> _WHAT TO WORK ON_:
The expected result is the full set of records, copied precisely, with images dropped.

* * * * *

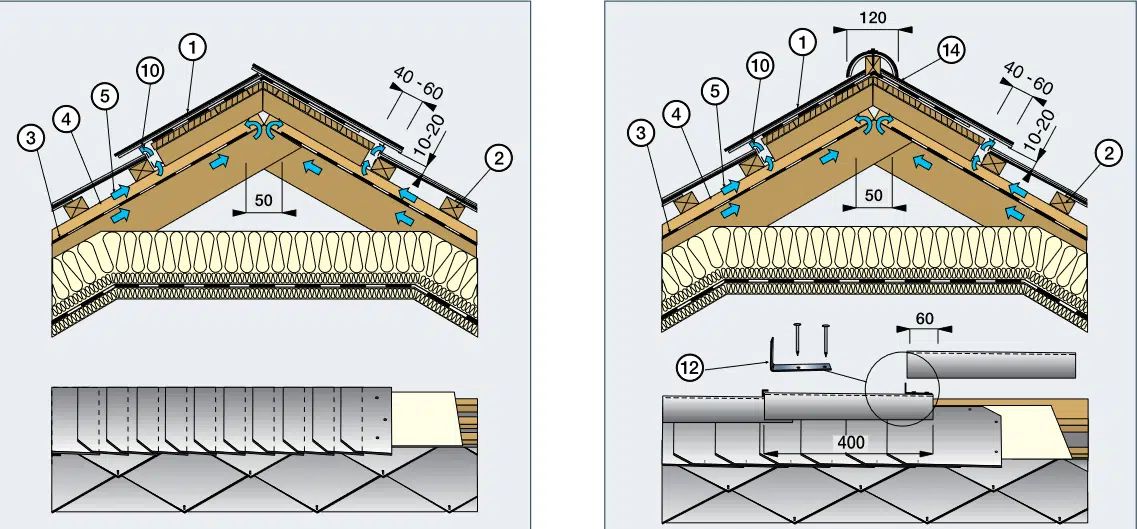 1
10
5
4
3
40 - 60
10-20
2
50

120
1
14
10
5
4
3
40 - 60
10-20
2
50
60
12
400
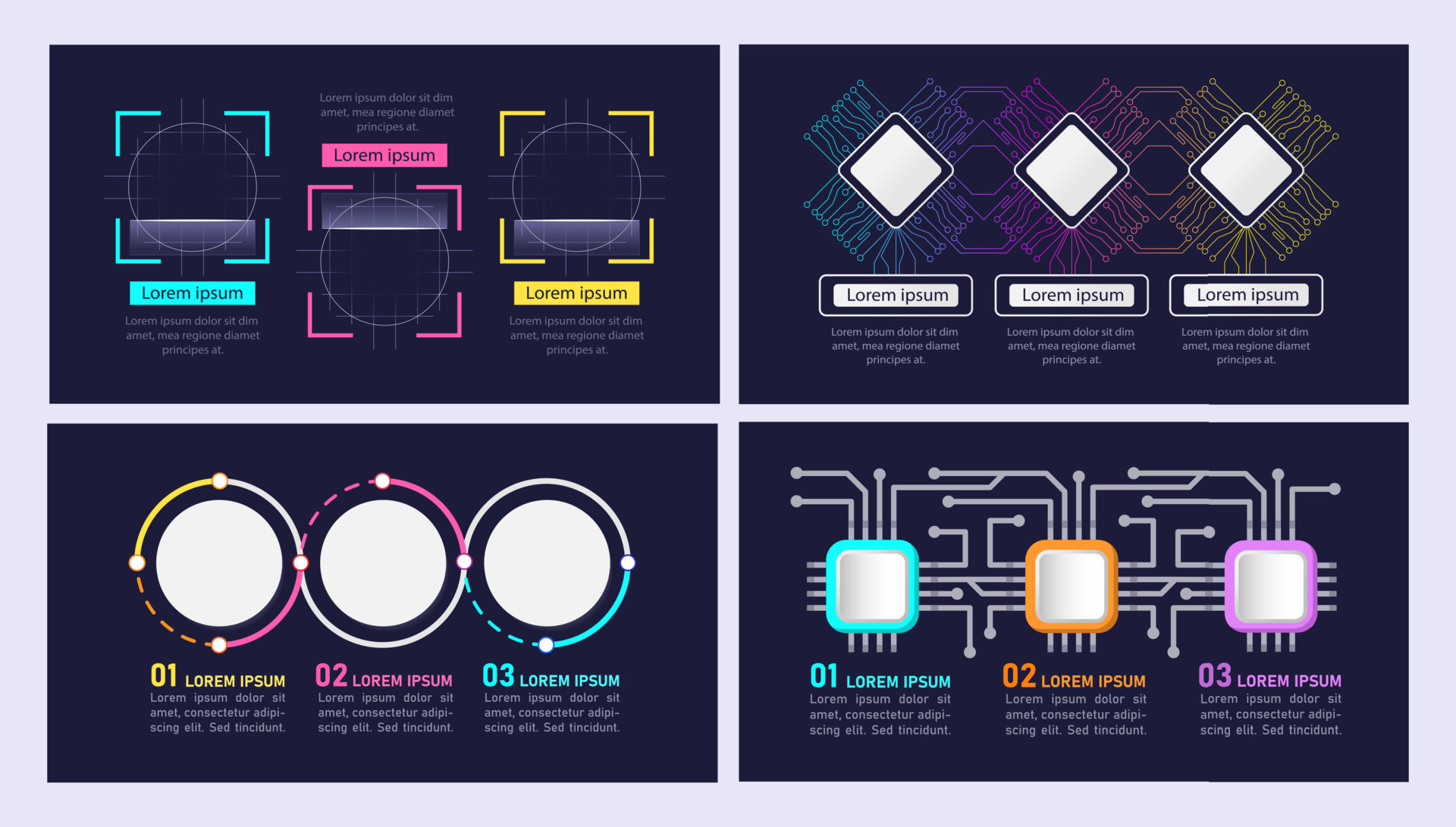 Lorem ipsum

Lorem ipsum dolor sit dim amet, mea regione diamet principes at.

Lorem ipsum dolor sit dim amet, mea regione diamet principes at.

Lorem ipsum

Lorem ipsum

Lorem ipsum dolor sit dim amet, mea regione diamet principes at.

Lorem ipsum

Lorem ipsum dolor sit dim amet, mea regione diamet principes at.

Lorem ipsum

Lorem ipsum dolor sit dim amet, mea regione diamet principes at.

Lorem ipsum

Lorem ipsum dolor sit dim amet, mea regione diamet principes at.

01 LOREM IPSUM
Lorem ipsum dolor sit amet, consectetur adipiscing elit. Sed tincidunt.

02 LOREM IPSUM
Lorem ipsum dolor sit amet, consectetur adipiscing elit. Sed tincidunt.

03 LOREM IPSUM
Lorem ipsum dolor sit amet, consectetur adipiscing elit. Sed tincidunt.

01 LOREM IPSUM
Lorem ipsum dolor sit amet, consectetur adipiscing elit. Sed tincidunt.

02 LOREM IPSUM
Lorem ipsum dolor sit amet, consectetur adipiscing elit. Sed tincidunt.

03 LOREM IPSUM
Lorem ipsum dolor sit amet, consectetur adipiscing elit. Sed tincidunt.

* * * * *

> _YOUR SOLUTION_:
 1
10
5
4
3
40 - 60
10-20
2
50

120
1
14
10
5
4
3
40 - 60
10-20
2
50
60
12
400
 Lorem ipsum

Lorem ipsum dolor sit dim amet, mea regione diamet principes at.

Lorem ipsum dolor sit dim amet, mea regione diamet principes at.

Lorem ipsum

Lorem ipsum

Lorem ipsum dolor sit dim amet, mea regione diamet principes at.

Lorem ipsum

Lorem ipsum dolor sit dim amet, mea regione diamet principes at.

Lorem ipsum

Lorem ipsum dolor sit dim amet, mea regione diamet principes at.

Lorem ipsum

Lorem ipsum dolor sit dim amet, mea regione diamet principes at.

01 LOREM IPSUM
Lorem ipsum dolor sit amet, consectetur adipiscing elit. Sed tincidunt.

02 LOREM IPSUM
Lorem ipsum dolor sit amet, consectetur adipiscing elit. Sed tincidunt.

03 LOREM IPSUM
Lorem ipsum dolor sit amet, consectetur adipiscing elit. Sed tincidunt.

01 LOREM IPSUM
Lorem ipsum dolor sit amet, consectetur adipiscing elit. Sed tincidunt.

02 LOREM IPSUM
Lorem ipsum dolor sit amet, consectetur adipiscing elit. Sed tincidunt.

03 LOREM IPSUM
Lorem ipsum dolor sit amet, consectetur adipiscing elit. Sed tincidunt.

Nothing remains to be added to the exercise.